Soon we’ve made it to the front of the line, and I’ve forced myself to stop scanning the place for the girl who I think might be my kindred spirit, if there is such a thing. I order an iced mocha and pay while Corin orders her ginormous caramel macchiato next to me. I make a mental note to remember what she likes for when we’re cramming like maniacs and it’s my turn for a caffeine run.

I smile at her profile, so proud of myself for finally getting here. For clawing my way out of the darkness that shadowed my past and making it to where I always wanted to be. On my own—not a burden on Aunt Kate or Landen or anyone. My life is finally some semblance of normal. Again, the familiar guilty tug pulls because I couldn’t have gotten here without him. Without the one person who hurt me almost as much as the man who murdered my parents.
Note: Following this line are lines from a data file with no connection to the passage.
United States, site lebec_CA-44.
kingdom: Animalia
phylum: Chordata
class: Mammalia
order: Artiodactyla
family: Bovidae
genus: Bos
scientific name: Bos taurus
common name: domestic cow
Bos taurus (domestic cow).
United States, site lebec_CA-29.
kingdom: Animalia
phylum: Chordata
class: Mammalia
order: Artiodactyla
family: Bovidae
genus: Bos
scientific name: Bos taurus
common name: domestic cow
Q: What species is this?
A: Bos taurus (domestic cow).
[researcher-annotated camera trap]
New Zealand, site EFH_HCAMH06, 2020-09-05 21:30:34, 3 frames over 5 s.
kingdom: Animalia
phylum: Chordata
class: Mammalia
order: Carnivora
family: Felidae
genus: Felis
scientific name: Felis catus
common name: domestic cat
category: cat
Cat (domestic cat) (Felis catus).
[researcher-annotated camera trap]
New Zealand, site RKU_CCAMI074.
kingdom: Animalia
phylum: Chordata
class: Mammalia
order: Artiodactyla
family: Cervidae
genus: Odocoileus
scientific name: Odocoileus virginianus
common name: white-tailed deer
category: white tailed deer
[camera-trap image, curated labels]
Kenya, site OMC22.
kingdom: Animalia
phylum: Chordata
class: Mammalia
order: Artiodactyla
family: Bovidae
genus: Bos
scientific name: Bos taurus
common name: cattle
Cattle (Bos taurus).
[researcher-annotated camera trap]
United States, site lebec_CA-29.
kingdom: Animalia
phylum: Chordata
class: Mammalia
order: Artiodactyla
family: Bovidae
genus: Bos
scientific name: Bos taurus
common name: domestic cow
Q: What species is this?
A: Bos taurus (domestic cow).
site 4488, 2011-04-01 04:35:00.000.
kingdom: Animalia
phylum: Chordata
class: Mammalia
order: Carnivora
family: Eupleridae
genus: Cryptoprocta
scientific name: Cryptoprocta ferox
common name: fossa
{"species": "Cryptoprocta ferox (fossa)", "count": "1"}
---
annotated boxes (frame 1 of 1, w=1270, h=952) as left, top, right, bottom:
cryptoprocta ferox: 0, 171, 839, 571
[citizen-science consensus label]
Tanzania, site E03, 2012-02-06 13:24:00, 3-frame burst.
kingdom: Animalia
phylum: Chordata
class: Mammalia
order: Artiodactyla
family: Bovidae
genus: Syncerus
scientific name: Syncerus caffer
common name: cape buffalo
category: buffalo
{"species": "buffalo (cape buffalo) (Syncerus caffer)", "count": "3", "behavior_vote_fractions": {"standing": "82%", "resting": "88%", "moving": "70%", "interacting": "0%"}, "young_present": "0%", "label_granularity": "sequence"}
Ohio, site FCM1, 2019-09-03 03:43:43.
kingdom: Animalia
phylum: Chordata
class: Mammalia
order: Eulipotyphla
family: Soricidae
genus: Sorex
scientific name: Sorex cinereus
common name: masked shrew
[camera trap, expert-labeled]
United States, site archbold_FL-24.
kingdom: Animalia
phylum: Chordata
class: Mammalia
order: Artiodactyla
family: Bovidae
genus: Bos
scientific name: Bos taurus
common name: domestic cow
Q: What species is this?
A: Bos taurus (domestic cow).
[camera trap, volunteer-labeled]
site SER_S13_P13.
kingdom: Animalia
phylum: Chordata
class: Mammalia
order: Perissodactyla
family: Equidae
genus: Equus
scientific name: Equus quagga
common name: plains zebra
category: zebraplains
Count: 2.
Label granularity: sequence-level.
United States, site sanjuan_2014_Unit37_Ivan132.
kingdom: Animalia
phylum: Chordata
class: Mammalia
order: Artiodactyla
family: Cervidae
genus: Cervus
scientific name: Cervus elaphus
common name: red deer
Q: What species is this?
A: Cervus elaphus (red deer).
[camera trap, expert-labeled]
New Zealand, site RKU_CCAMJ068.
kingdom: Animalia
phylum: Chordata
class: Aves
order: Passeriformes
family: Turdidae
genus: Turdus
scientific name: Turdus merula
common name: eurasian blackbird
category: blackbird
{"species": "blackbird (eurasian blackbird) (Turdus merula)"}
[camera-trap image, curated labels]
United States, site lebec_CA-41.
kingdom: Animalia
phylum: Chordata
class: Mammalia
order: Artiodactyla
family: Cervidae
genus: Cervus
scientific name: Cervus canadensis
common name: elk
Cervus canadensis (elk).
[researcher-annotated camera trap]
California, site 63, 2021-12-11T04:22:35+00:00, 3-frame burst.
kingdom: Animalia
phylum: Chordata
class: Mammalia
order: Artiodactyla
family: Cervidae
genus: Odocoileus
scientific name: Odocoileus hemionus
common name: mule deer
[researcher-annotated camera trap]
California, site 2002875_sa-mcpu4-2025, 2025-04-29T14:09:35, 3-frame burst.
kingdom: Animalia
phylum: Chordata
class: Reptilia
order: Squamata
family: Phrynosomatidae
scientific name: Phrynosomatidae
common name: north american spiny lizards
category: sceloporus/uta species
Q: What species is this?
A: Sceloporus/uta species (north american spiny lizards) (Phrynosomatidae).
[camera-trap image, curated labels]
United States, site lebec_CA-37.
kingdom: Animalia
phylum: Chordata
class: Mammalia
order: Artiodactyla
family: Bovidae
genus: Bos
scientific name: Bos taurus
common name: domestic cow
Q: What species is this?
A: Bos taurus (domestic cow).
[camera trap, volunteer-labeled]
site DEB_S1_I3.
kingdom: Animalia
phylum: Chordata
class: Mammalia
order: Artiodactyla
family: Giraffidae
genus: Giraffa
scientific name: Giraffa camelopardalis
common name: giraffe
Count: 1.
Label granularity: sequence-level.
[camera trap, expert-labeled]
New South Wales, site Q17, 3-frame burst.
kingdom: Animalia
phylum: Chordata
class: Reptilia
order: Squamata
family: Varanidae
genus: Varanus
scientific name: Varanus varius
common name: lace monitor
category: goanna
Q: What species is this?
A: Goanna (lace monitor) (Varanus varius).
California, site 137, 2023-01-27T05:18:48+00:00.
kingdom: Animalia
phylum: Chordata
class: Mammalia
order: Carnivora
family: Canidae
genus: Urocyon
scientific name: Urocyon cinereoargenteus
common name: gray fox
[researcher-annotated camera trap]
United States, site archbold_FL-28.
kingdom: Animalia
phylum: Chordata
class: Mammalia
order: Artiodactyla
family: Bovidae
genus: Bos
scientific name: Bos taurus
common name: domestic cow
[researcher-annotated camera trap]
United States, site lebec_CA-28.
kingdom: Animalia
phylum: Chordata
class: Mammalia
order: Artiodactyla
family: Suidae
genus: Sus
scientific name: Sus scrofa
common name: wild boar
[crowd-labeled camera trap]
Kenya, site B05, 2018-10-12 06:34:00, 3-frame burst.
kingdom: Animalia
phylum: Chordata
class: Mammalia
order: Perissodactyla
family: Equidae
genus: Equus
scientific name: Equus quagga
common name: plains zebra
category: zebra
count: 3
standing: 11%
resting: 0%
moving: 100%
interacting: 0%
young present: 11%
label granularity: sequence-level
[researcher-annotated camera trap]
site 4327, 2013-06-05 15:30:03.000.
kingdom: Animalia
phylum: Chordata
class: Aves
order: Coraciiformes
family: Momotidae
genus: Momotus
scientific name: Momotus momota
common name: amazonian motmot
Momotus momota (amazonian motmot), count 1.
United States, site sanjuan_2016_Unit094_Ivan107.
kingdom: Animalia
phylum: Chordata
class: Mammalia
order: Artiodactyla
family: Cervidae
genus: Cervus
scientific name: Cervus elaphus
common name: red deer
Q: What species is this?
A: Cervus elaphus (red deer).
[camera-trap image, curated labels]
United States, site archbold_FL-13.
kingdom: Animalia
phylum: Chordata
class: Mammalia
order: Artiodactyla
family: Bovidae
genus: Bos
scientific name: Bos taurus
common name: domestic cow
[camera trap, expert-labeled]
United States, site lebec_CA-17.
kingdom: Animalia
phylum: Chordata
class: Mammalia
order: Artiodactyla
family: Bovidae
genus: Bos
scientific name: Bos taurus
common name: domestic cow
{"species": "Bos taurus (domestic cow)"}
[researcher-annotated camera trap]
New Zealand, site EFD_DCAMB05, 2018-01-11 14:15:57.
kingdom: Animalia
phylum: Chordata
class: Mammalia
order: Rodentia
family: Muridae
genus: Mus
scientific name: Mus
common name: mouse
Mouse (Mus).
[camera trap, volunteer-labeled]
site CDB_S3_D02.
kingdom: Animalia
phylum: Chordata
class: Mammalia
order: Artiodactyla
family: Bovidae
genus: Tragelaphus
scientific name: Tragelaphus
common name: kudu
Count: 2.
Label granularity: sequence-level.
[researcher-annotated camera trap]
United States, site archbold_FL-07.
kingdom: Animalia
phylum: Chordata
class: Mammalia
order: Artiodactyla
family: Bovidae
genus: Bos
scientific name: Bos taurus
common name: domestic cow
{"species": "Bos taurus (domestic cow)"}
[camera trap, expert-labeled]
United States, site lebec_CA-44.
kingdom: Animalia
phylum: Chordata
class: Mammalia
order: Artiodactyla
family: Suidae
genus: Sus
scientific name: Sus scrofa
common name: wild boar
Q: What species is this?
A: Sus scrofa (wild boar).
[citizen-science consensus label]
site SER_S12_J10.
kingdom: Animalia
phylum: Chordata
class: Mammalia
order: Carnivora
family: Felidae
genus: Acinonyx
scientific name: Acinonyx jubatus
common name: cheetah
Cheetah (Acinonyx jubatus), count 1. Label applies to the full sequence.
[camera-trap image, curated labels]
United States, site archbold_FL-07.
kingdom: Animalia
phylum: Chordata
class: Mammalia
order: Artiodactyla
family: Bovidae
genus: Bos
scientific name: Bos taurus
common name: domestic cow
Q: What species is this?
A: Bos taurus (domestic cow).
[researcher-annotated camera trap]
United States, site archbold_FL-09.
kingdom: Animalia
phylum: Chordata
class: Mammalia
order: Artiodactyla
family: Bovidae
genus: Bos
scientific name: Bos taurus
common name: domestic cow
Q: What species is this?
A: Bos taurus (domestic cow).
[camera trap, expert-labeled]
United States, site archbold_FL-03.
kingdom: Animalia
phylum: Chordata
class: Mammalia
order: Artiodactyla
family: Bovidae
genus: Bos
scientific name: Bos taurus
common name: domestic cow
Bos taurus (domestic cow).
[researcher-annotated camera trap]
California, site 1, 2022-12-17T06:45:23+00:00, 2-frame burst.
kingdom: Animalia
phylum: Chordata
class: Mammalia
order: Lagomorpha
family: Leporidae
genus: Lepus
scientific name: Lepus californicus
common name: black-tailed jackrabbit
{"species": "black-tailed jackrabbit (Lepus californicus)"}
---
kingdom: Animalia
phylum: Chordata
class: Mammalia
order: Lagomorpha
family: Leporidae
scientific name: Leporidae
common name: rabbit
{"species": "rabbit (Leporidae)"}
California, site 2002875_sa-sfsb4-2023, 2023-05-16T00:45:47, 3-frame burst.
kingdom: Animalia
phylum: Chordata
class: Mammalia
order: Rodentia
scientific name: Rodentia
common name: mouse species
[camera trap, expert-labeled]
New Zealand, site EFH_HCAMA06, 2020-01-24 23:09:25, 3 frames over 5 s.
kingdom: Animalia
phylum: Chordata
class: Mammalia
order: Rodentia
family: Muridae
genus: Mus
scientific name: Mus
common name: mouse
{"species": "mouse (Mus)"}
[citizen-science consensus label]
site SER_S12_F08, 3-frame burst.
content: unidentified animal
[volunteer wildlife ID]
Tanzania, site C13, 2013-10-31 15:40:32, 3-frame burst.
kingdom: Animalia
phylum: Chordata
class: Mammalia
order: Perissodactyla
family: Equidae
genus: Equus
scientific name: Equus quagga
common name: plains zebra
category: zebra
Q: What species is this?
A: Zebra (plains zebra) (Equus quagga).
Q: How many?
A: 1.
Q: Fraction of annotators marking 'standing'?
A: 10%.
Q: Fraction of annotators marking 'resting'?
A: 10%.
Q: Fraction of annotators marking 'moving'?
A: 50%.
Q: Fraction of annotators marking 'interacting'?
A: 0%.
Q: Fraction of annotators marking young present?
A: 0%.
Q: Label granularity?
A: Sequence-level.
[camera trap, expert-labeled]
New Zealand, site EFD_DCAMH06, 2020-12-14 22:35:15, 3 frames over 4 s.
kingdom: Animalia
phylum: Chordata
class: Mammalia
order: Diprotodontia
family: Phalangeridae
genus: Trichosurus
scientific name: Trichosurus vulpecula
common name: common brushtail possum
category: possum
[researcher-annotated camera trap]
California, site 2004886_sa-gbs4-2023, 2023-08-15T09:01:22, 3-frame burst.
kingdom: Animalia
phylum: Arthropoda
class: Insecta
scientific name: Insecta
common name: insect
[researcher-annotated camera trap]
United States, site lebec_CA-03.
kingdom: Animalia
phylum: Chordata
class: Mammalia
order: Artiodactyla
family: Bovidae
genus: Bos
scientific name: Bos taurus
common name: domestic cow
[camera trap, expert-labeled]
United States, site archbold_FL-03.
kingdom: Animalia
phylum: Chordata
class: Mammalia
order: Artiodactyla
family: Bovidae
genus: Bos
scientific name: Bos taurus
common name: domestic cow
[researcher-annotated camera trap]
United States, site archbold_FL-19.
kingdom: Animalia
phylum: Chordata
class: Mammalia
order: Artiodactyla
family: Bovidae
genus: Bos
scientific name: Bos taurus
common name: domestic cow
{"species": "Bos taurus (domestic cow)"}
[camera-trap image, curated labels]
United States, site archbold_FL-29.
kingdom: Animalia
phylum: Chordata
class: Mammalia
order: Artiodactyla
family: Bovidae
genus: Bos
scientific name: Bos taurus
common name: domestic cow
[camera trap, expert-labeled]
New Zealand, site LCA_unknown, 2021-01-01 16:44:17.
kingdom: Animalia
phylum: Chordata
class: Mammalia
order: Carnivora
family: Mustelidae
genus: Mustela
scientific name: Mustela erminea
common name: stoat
As we turn to leave, I glance at the now empty chair by the window and wish I’d said something to her. Let her know that someone saw her, noticed that she existed. Mattered. Because that’s what he did for me.

But I don’t have time to regret not speaking for long, because when Corin and I step out of the store, a black truck full of guys drives past. One of them whistles, probably at my supermodel of a roommate, and my world pitches hard right.

“Hey, you okay?” Corin asks, coming closer to me.

I take a deep breath and the panic subsides.
Don’t do this. Not now, not here
.

“Yeah, I’m good. I probably should’ve eaten more this morning.” Smiling as wide as I can get my face to manage, I force the memory of a boy with a very similar truck out of my head.

“Okay. Holy shit, those guys were hot,” Corin announces, changing the subject as she practically skips ahead of me on our way to the stadium. “I love college already.”

“Maybe you should have gotten decaf,” I answer, willing my mouth to keep grinning as I try to shake off my memories of that truck. Maybe I should just tell her everything so I don’t have to exhaust myself forcing smiles and reminding my lungs to breathe every time something like this happens. Or maybe I should grow up already and stop letting every single thing on Earth remind me of the boy who broke my heart.

Part of me just wants to tell her everything, get it all out. My condition, what my last test results indicated, and even about
him
. But another part of me still can’t trust another person with my heart for fear they’ll shatter it all over hell like he did.